TASK → Give back each record precisely, pictures excluded.

EXTRACTED RECORDS →
──────────────────────────────
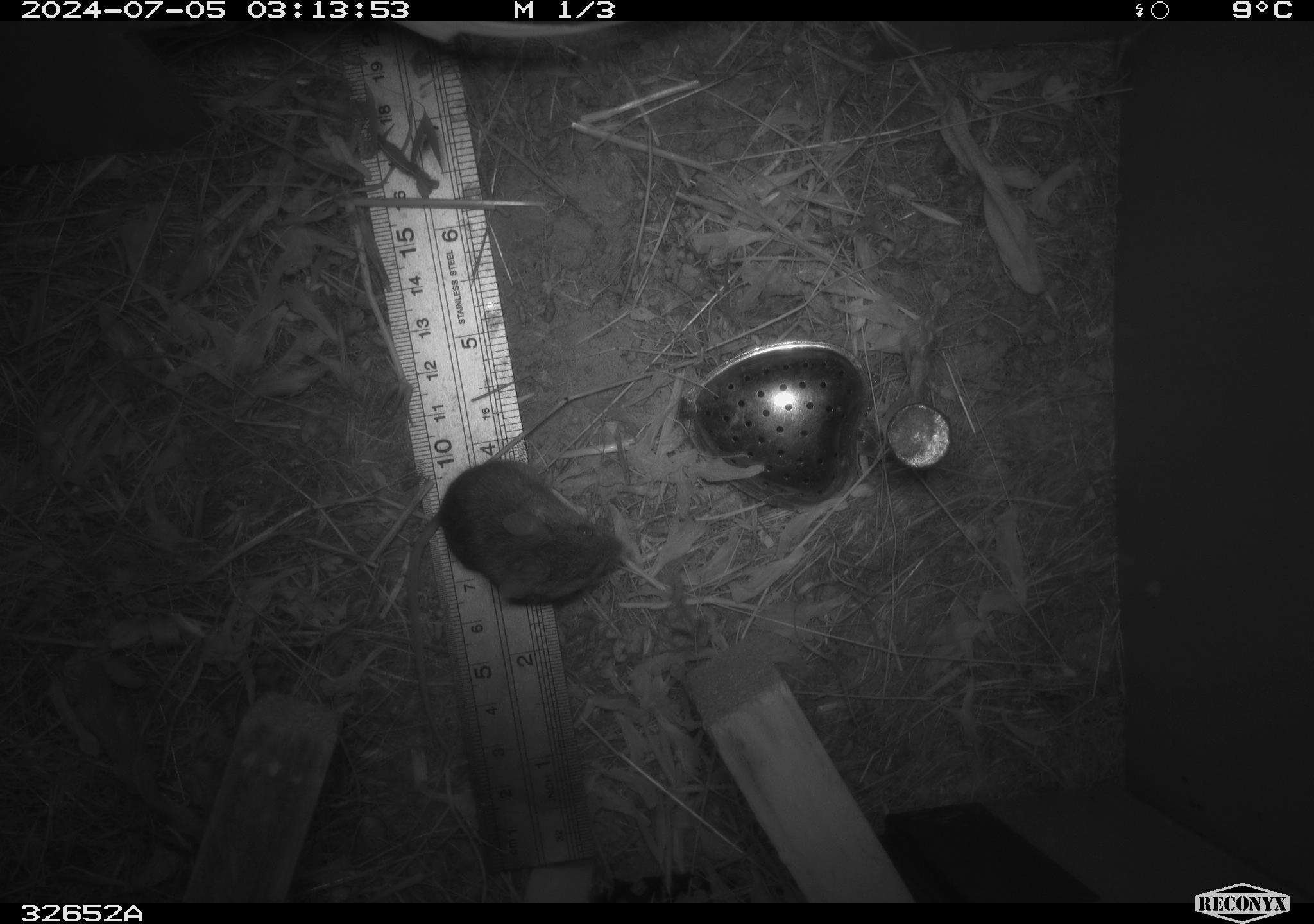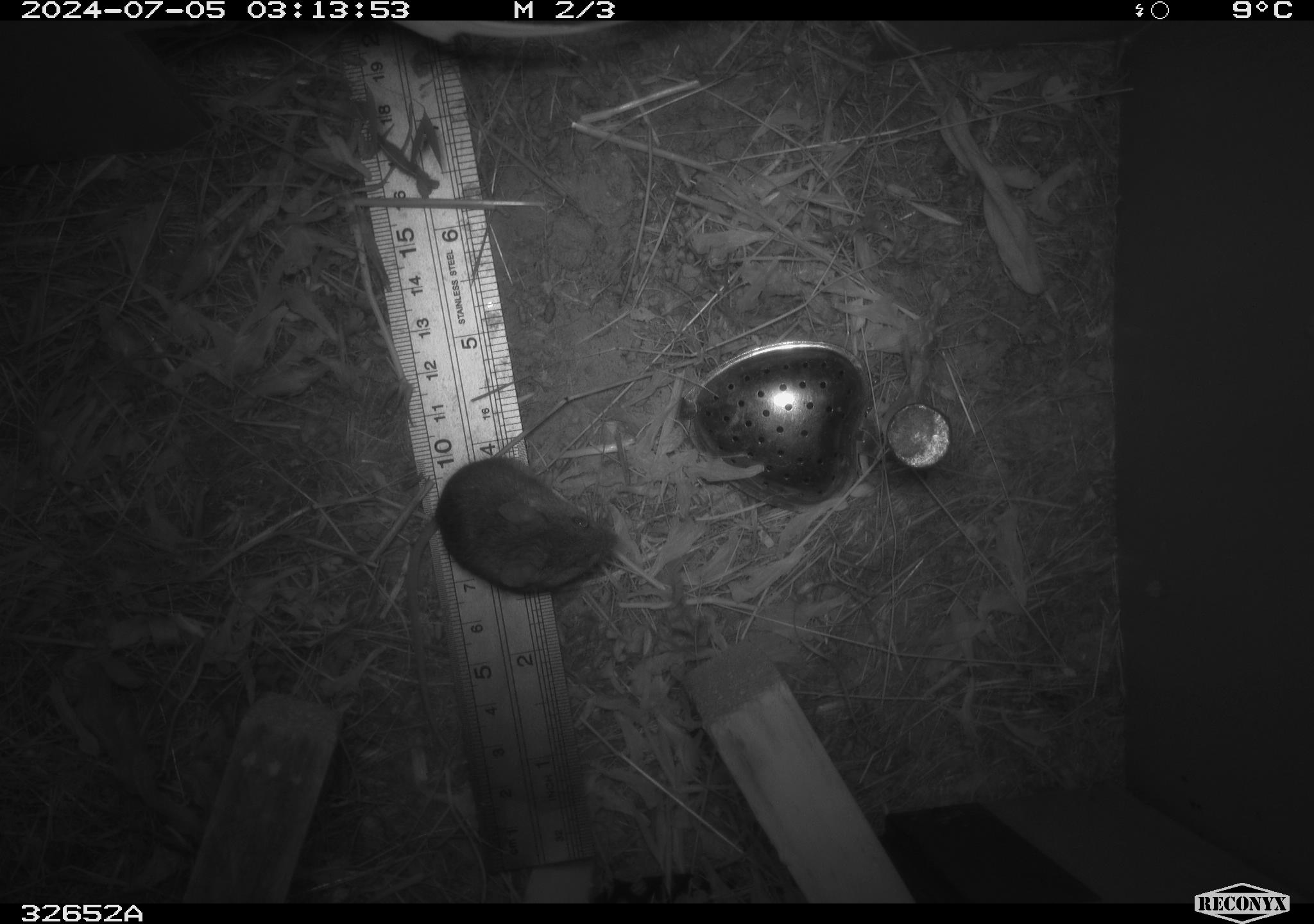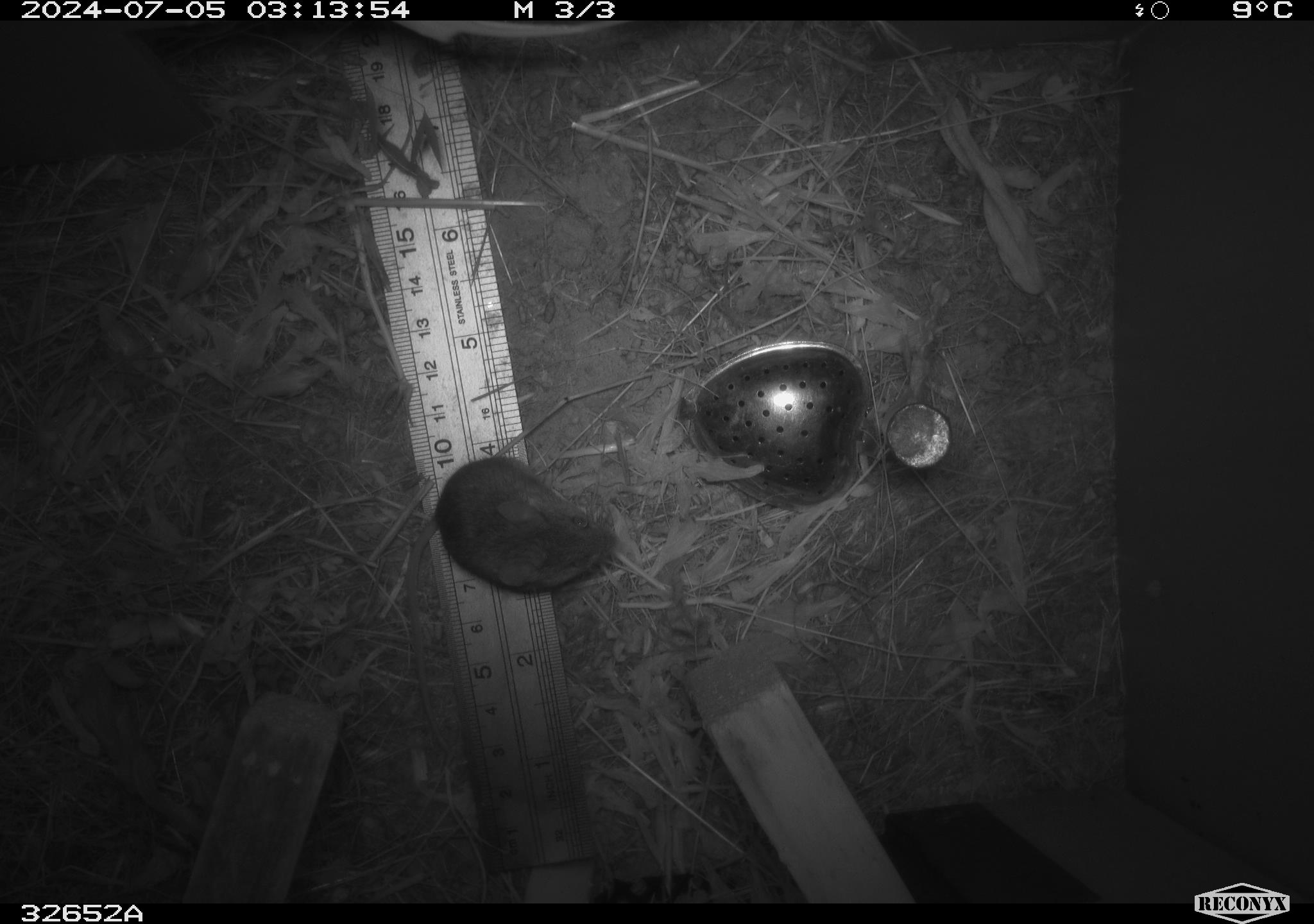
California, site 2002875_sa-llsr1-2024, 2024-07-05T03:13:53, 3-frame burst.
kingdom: Animalia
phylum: Chordata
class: Mammalia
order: Rodentia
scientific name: Rodentia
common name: mouse species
Mouse species (Rodentia).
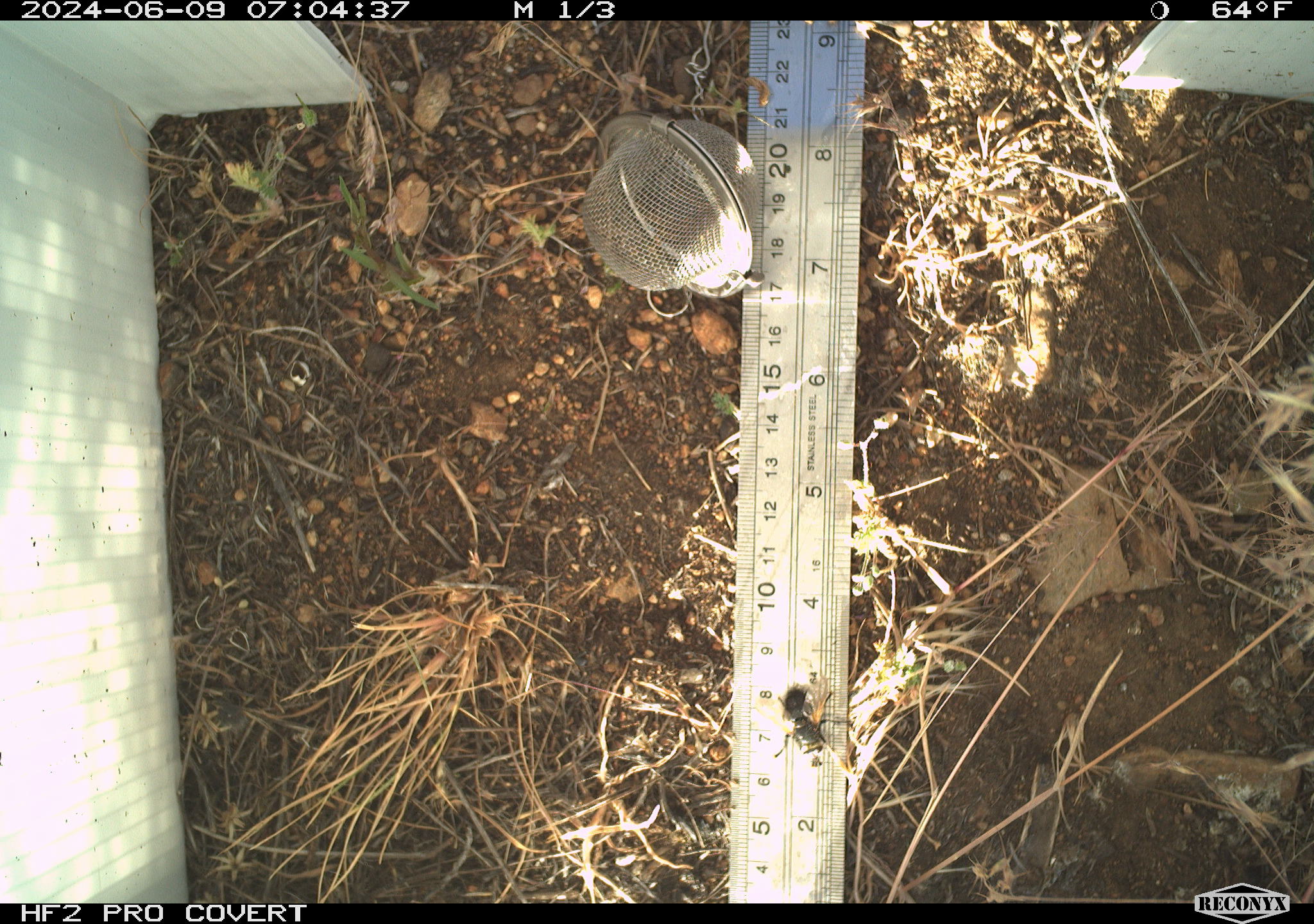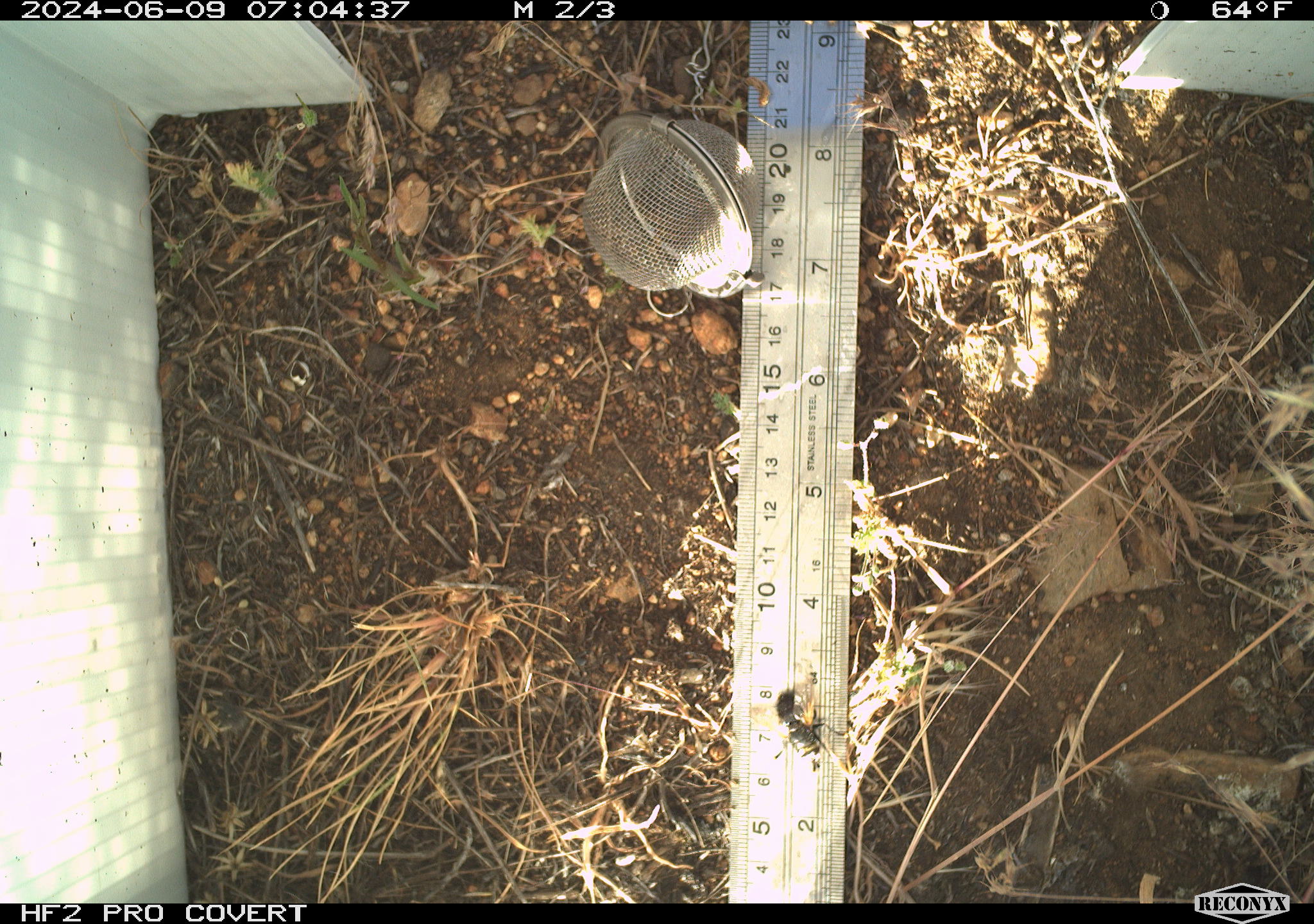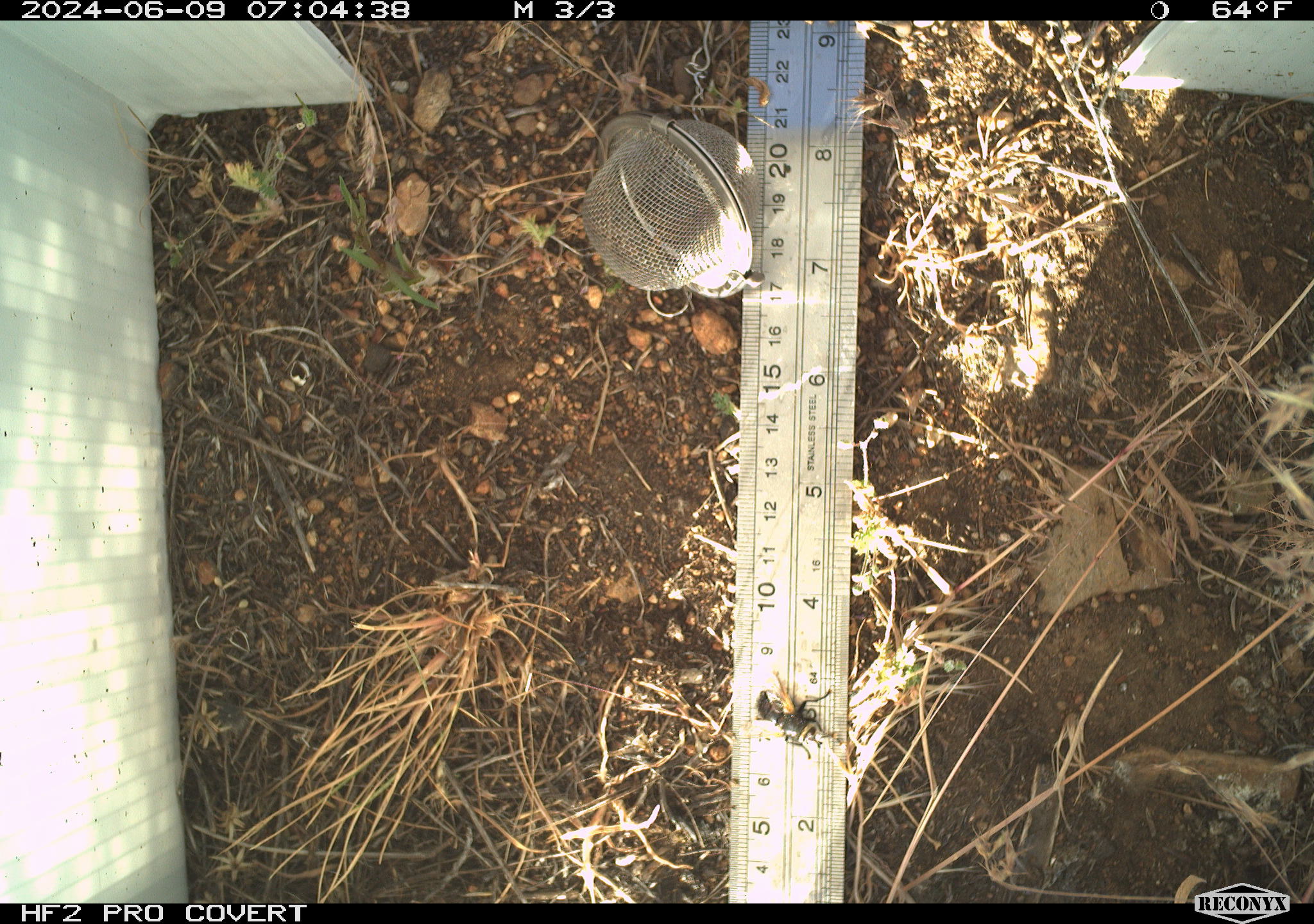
──────────────────────────────
WRITTEN SOLUTION →
California, site 2002875_sa-llsr1-2024, 2024-07-05T03:13:53, 3-frame burst.
kingdom: Animalia
phylum: Chordata
class: Mammalia
order: Rodentia
scientific name: Rodentia
common name: mouse species
Mouse species (Rodentia).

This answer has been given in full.